O desemprego e as relações trabalhistas em debate no século XXI
Enviada em 28/11/2020
A Constituição Federal de 1988— fruto da luta dos trabalhadores contra um regime ditatorial; e, por isso mesmo, conhecida como Constituição Cidadã— assegura o direito de emprego e acesso a trabalho para toda a população. Entretanto, percebe-se que a legislação não vem sendo cumprida, uma vez que o desemprego cresce gradativamente devido ao avanço tecnológico e a desigualdade no país torna-se um empecilho nas relações trabalhistas. Sendo assim, o povo brasileiro deve reivindicar seus direitos, de forma a efetivá-los. Diante disso, dois fatores tornam-se relevantes para se compreender a problemática: primeiramente, a necessidade de aumentar o aprendizado da classe trabalhadora; e, também, eliminar a exclusão social e as desigualdades ainda presentes no século XXI.
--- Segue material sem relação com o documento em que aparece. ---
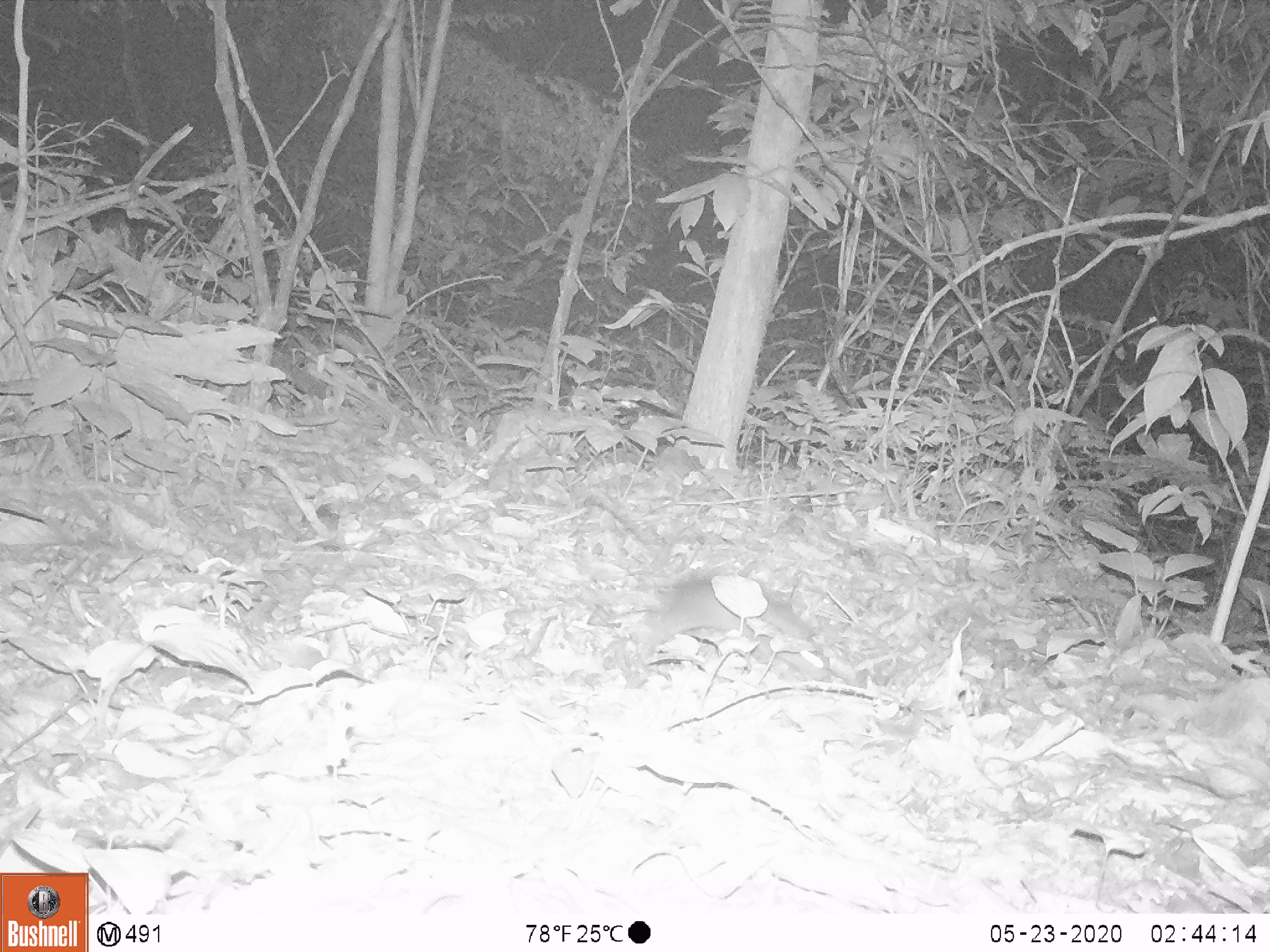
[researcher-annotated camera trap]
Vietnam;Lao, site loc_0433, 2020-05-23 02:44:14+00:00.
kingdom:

Primordialmente, segundo o ex-líder político Nelson Mandela: “A educação é a arma mais poderosa que você pode usar para mudar o mundo”. Em vista disso, torna-se evidente que o aprendizado é de extrema importância em uma nação, com isso, associa-se a falta de conhecimento tecnológico no currículo dos brasileiros ao alto índice de desemprego no Brasil. Por exemplo, com o avanço tecnológico e de maquinários nas empresas mundiais, é notório que as demandas de trabalhos venham com exigências de conhecimentos dessas tecnologias. No entanto, o ensino brasileiro não abrange tais requisitos, assim, as vagas de trabalhos ficam em aberto e os cidadãos, desempregados.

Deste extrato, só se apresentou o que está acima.